=== Provided entries ===
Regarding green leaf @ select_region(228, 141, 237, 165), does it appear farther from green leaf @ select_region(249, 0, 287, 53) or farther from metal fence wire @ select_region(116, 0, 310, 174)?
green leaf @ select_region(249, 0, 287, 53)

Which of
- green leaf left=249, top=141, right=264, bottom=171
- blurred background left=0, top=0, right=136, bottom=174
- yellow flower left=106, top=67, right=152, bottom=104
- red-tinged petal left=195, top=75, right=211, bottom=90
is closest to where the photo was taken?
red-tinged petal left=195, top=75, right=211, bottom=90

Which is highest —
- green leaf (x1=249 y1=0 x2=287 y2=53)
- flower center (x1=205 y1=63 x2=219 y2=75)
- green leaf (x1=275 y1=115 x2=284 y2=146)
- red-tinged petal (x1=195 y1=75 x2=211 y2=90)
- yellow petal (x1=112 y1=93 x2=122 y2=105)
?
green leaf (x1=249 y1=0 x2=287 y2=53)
===
Written request:
Retype the rows above word for word, keeping every line as it stands.

Task output:
Regarding green leaf @ select_region(228, 141, 237, 165), does it appear farther from green leaf @ select_region(249, 0, 287, 53) or farther from metal fence wire @ select_region(116, 0, 310, 174)?
green leaf @ select_region(249, 0, 287, 53)

Which of
- green leaf left=249, top=141, right=264, bottom=171
- blurred background left=0, top=0, right=136, bottom=174
- yellow flower left=106, top=67, right=152, bottom=104
- red-tinged petal left=195, top=75, right=211, bottom=90
is closest to where the photo was taken?
red-tinged petal left=195, top=75, right=211, bottom=90

Which is highest —
- green leaf (x1=249 y1=0 x2=287 y2=53)
- flower center (x1=205 y1=63 x2=219 y2=75)
- green leaf (x1=275 y1=115 x2=284 y2=146)
- red-tinged petal (x1=195 y1=75 x2=211 y2=90)
- yellow petal (x1=112 y1=93 x2=122 y2=105)
?
green leaf (x1=249 y1=0 x2=287 y2=53)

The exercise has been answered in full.